▸ Records for processing:
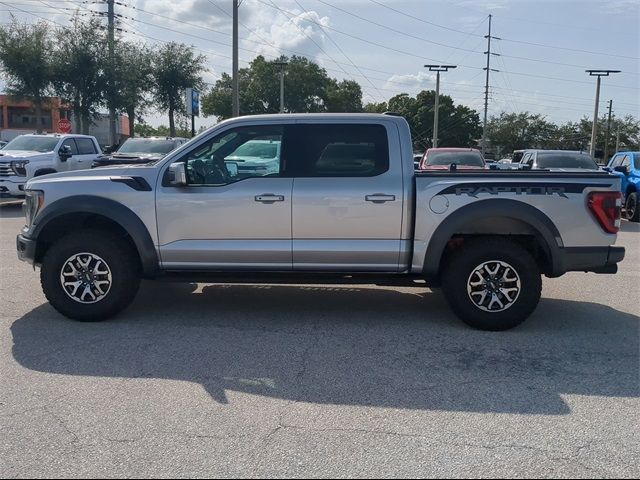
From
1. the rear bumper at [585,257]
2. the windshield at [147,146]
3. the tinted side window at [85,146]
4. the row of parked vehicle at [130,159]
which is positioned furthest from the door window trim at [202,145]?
the tinted side window at [85,146]

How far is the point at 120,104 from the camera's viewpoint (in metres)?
31.7

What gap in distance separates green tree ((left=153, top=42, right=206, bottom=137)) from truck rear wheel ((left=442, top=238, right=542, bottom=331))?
33.9 metres

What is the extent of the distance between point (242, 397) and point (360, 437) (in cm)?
98

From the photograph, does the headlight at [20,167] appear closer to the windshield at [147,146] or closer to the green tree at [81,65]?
the windshield at [147,146]

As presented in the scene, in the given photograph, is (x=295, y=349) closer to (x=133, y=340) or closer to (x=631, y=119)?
(x=133, y=340)

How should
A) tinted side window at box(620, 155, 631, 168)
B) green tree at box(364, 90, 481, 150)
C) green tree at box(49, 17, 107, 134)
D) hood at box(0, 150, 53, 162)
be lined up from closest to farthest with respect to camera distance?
hood at box(0, 150, 53, 162), tinted side window at box(620, 155, 631, 168), green tree at box(49, 17, 107, 134), green tree at box(364, 90, 481, 150)

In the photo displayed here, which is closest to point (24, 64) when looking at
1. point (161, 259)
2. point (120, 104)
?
point (120, 104)

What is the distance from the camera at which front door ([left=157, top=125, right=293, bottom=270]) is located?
570cm

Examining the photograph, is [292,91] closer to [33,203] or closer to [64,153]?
[64,153]

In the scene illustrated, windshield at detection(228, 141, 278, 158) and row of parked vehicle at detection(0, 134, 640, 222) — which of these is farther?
row of parked vehicle at detection(0, 134, 640, 222)

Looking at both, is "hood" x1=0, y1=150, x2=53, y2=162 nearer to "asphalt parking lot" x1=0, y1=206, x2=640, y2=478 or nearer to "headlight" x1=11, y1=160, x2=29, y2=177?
"headlight" x1=11, y1=160, x2=29, y2=177

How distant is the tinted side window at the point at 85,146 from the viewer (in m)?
16.7

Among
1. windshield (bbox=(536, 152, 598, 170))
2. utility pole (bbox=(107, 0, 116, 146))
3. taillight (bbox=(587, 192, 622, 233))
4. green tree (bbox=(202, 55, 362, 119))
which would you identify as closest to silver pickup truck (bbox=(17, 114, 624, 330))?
taillight (bbox=(587, 192, 622, 233))

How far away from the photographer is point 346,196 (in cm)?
563
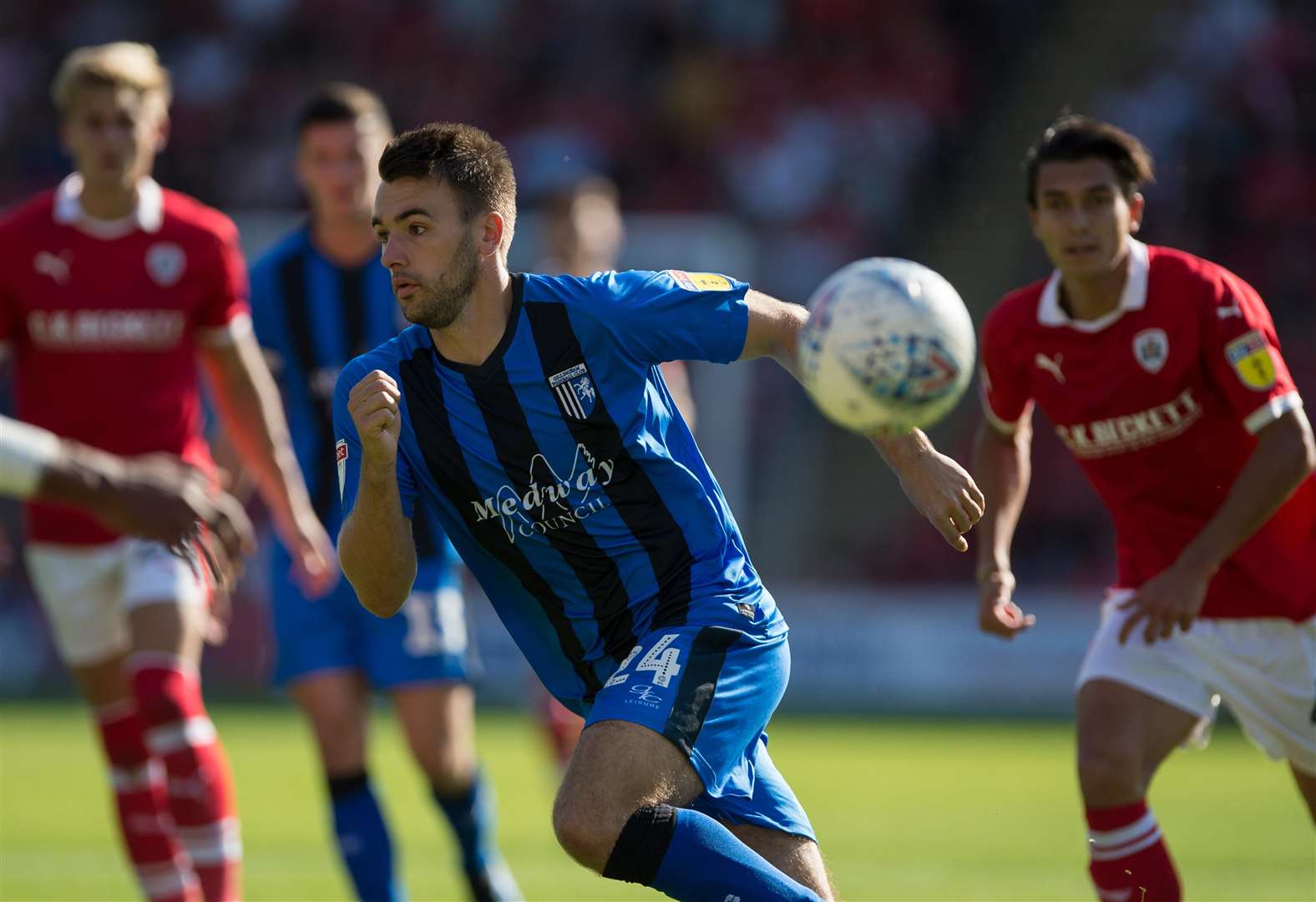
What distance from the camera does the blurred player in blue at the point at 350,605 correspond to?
6414mm

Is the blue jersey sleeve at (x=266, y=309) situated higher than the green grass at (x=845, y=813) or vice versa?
the blue jersey sleeve at (x=266, y=309)

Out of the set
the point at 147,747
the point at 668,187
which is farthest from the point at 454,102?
the point at 147,747

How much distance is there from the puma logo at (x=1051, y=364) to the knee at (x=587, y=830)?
2164mm

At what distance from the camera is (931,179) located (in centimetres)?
1764

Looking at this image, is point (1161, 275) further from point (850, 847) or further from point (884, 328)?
point (850, 847)

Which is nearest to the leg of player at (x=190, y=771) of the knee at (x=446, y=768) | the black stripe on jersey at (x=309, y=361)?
the knee at (x=446, y=768)

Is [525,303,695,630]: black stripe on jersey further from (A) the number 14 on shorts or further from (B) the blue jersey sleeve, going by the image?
(B) the blue jersey sleeve

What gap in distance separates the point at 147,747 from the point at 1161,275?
3892 mm

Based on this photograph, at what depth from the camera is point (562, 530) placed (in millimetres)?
4637

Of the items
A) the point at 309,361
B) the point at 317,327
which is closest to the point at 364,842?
the point at 309,361

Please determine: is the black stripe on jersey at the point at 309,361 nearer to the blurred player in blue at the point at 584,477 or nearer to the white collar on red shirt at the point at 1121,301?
the blurred player in blue at the point at 584,477

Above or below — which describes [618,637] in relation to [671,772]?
above

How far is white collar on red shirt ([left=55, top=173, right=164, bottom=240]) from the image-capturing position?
6.71 meters

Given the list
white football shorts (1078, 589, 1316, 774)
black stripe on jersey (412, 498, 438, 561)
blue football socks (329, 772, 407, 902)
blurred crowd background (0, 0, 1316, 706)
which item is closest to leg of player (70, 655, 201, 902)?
blue football socks (329, 772, 407, 902)
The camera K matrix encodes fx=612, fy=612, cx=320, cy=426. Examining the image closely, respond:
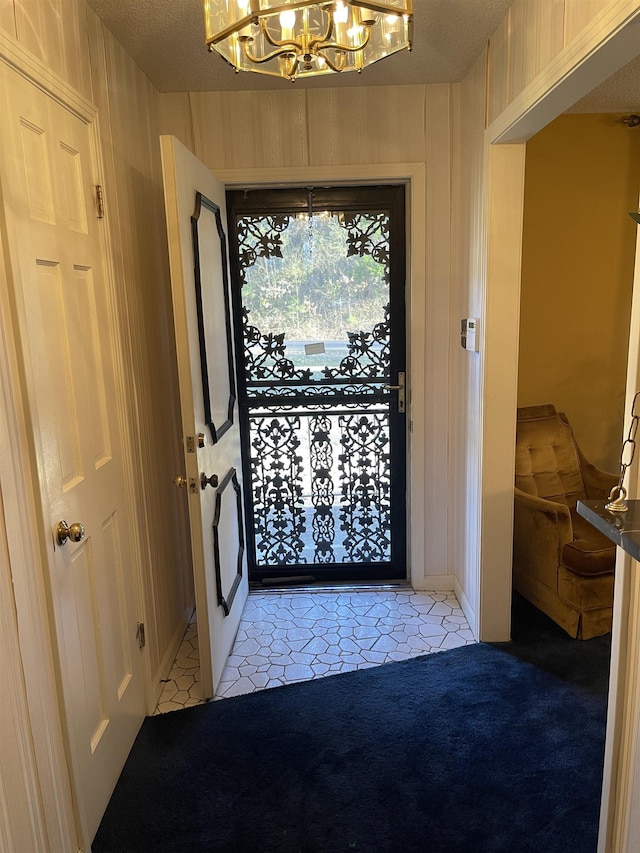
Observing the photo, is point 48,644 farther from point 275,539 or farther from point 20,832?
point 275,539

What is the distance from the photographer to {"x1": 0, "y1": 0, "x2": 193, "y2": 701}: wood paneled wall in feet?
6.17

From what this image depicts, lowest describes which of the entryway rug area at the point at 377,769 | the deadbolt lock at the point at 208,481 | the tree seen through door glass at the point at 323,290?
the entryway rug area at the point at 377,769

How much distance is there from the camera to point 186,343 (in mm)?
2131

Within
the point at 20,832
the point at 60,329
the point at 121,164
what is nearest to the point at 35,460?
the point at 60,329

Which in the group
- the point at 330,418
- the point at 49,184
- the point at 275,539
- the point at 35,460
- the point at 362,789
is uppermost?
the point at 49,184

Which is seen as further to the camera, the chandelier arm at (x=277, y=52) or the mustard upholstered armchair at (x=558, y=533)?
the mustard upholstered armchair at (x=558, y=533)

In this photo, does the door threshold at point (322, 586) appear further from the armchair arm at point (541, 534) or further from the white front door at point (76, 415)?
the white front door at point (76, 415)

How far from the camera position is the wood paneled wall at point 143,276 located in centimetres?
188

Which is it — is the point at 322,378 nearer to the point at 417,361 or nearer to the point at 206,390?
the point at 417,361

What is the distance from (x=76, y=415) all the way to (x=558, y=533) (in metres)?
2.06

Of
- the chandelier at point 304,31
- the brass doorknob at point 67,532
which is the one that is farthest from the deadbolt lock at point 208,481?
the chandelier at point 304,31

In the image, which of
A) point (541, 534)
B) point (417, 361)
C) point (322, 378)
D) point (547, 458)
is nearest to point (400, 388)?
point (417, 361)

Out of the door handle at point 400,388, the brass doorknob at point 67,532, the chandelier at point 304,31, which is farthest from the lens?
the door handle at point 400,388

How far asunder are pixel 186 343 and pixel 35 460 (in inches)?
30.4
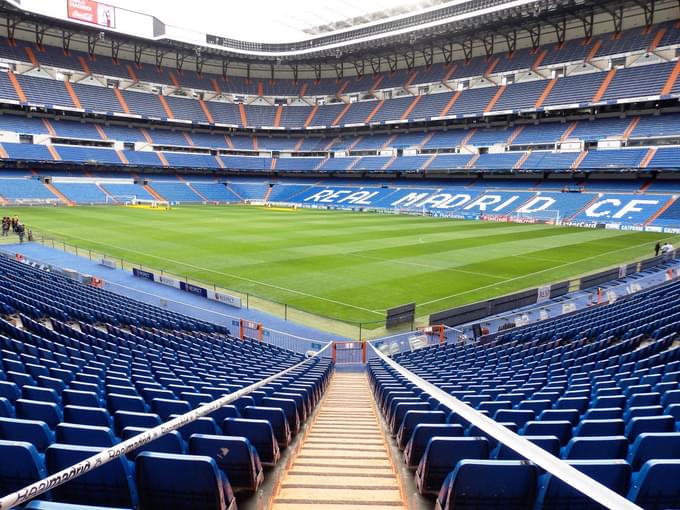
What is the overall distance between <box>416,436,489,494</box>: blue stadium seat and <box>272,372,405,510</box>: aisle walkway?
34 cm

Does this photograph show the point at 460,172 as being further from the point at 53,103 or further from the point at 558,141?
the point at 53,103

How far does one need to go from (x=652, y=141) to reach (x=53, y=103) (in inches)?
3380

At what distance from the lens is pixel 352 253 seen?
110ft

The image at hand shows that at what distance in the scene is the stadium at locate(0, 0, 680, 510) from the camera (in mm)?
3793

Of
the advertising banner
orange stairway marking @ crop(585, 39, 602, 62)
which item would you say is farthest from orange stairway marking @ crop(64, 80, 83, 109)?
orange stairway marking @ crop(585, 39, 602, 62)

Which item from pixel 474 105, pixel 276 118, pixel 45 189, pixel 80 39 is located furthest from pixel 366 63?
pixel 45 189

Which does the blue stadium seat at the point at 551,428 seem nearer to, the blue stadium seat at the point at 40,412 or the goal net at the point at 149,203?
the blue stadium seat at the point at 40,412

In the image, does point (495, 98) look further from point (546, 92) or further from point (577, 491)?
point (577, 491)

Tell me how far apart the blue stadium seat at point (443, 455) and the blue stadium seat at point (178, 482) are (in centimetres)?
181

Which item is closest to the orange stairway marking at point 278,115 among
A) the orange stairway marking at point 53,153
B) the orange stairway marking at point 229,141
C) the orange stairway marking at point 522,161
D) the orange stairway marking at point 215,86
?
the orange stairway marking at point 229,141

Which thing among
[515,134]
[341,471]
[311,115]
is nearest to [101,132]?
[311,115]

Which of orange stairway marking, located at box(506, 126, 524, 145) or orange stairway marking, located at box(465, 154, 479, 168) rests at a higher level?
orange stairway marking, located at box(506, 126, 524, 145)

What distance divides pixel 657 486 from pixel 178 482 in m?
3.00

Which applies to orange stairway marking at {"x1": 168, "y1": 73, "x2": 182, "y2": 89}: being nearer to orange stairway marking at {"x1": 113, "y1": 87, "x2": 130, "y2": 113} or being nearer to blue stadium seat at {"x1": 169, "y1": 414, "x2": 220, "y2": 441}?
orange stairway marking at {"x1": 113, "y1": 87, "x2": 130, "y2": 113}
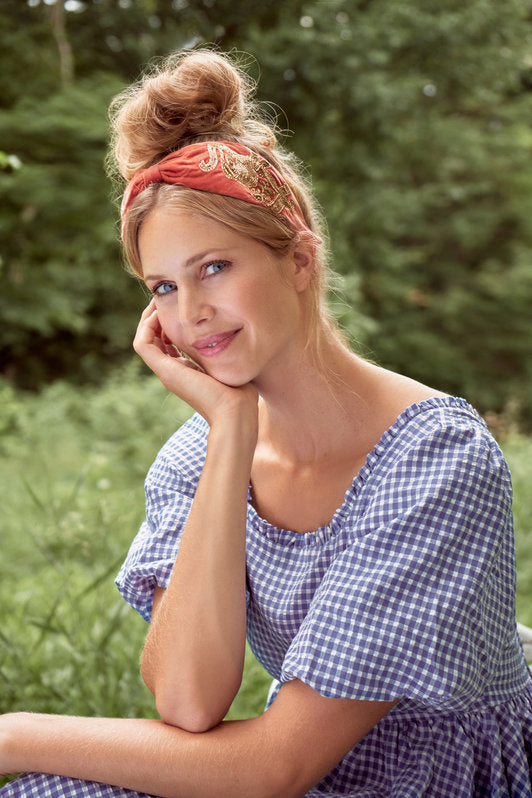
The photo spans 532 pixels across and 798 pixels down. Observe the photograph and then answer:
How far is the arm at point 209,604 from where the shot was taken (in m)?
1.42

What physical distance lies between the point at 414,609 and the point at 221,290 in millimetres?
668

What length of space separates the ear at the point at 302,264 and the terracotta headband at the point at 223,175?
46 millimetres

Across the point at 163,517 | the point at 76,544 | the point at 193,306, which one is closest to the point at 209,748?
the point at 163,517

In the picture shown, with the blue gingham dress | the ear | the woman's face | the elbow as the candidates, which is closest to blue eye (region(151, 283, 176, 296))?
the woman's face

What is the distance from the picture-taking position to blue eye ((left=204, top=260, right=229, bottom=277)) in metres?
1.51

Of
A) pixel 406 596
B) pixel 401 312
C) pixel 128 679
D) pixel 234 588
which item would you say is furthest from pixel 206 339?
pixel 401 312

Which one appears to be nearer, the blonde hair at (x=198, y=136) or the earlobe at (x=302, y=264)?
the blonde hair at (x=198, y=136)

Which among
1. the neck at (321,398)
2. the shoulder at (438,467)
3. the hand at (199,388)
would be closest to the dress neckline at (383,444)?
the shoulder at (438,467)

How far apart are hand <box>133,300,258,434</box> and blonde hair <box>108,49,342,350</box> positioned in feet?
0.60

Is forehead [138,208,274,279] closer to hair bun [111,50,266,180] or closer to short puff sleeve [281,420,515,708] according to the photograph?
hair bun [111,50,266,180]

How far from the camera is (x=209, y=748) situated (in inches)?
52.7

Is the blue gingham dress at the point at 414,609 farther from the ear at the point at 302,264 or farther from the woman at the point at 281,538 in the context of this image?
the ear at the point at 302,264

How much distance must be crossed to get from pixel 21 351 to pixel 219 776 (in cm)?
863

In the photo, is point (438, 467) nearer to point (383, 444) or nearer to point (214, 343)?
point (383, 444)
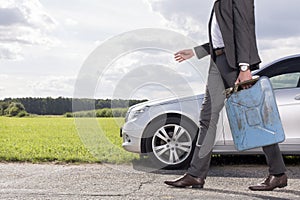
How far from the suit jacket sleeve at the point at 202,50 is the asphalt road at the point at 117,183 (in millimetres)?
1303

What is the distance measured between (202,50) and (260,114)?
933 mm

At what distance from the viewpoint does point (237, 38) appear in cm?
467

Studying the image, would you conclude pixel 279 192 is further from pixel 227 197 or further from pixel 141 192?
pixel 141 192

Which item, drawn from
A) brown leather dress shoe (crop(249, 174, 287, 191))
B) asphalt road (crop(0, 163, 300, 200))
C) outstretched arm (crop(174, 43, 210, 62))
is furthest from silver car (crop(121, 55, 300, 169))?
brown leather dress shoe (crop(249, 174, 287, 191))

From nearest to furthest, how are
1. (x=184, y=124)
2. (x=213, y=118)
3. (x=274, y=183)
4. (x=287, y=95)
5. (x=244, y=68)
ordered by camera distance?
(x=244, y=68), (x=274, y=183), (x=213, y=118), (x=287, y=95), (x=184, y=124)

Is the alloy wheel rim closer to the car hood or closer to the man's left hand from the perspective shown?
the car hood

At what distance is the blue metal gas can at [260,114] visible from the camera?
15.4 feet

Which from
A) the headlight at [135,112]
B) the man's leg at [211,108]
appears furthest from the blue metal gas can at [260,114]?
the headlight at [135,112]

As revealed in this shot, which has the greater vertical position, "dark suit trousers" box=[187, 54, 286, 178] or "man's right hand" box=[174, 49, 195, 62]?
"man's right hand" box=[174, 49, 195, 62]

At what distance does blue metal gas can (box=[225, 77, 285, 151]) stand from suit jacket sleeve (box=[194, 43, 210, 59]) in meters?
0.65

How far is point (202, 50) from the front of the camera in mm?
5250

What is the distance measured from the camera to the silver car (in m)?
6.43

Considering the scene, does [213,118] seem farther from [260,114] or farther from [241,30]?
[241,30]

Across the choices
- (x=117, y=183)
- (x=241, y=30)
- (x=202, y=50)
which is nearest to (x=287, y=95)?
(x=202, y=50)
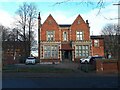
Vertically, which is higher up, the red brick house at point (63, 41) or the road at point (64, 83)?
the red brick house at point (63, 41)

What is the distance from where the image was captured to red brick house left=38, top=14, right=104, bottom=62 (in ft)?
234

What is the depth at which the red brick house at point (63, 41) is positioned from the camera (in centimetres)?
7131

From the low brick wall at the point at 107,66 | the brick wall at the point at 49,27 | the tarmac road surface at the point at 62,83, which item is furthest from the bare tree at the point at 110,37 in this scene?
the tarmac road surface at the point at 62,83

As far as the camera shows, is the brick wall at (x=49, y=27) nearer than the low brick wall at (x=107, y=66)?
No

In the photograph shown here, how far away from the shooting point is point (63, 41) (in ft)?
245

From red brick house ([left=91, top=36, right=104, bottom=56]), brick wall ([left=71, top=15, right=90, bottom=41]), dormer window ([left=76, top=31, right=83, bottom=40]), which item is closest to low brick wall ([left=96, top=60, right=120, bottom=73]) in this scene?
brick wall ([left=71, top=15, right=90, bottom=41])

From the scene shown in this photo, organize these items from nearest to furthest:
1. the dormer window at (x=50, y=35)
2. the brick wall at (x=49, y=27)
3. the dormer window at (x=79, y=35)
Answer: the dormer window at (x=50, y=35), the brick wall at (x=49, y=27), the dormer window at (x=79, y=35)

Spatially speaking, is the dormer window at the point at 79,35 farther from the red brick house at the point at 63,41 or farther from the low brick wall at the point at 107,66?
the low brick wall at the point at 107,66

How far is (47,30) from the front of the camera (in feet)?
241

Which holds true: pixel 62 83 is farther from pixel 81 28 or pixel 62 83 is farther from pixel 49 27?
pixel 81 28

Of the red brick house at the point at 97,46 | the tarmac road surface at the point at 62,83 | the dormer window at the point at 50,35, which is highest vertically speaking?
the dormer window at the point at 50,35

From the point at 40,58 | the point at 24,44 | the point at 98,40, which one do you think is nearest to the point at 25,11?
the point at 24,44

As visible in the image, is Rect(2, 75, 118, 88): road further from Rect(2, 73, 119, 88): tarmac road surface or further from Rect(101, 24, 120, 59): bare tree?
Rect(101, 24, 120, 59): bare tree

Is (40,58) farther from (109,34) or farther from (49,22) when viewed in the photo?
(109,34)
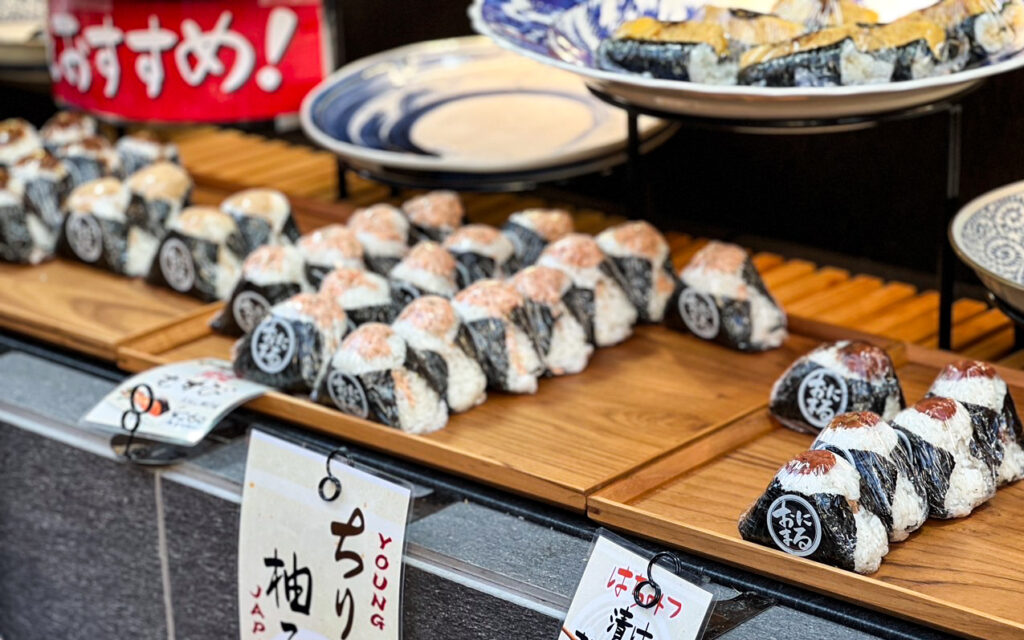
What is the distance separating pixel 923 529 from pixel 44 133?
5.82ft

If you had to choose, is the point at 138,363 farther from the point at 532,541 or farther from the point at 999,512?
the point at 999,512

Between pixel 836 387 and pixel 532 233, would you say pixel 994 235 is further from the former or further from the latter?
pixel 532 233

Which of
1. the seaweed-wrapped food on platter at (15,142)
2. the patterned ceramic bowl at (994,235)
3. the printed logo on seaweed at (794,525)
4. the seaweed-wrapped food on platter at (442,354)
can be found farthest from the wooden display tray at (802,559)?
the seaweed-wrapped food on platter at (15,142)

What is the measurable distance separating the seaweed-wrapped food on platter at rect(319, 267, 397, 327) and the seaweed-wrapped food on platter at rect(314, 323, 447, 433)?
0.50 ft

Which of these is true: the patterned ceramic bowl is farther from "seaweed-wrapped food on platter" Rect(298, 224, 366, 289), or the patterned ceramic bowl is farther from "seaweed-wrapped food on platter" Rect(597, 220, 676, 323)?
"seaweed-wrapped food on platter" Rect(298, 224, 366, 289)

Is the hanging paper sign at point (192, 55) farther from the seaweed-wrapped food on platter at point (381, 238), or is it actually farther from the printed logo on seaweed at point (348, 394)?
the printed logo on seaweed at point (348, 394)

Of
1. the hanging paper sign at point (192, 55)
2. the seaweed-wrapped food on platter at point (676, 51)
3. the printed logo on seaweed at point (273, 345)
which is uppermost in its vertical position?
the seaweed-wrapped food on platter at point (676, 51)

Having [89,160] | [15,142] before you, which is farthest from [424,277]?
[15,142]

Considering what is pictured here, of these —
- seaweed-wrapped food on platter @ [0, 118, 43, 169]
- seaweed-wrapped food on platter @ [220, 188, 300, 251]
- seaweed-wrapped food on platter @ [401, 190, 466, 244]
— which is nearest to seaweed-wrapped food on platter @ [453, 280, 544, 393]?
seaweed-wrapped food on platter @ [401, 190, 466, 244]

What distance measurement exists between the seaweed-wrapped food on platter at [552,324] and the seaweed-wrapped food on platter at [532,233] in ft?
0.58

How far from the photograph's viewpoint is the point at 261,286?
1.76 metres

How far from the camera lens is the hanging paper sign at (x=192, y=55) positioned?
221 cm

▸ Given request: Reproduce exactly the lines from the one with "Having [89,160] |" through the end of the entries above, both ends included.

▸ Output below:
Having [89,160] | [15,142] before you, which is farthest from [424,277]?
[15,142]

Considering what is pictured here, of these —
- seaweed-wrapped food on platter @ [0, 118, 43, 169]
- seaweed-wrapped food on platter @ [220, 188, 300, 251]
- seaweed-wrapped food on platter @ [401, 190, 466, 244]
— which is nearest to seaweed-wrapped food on platter @ [453, 280, 544, 393]?
seaweed-wrapped food on platter @ [401, 190, 466, 244]

What distance measurement exists between the seaweed-wrapped food on platter at [552,324] and the seaweed-wrapped food on platter at [532,233] in ft?
0.58

How far from the photograph's viewpoint is the point at 261,286?
1.76 metres

How far from the camera lens is the hanging paper sign at (x=192, y=55) positioned?
221 cm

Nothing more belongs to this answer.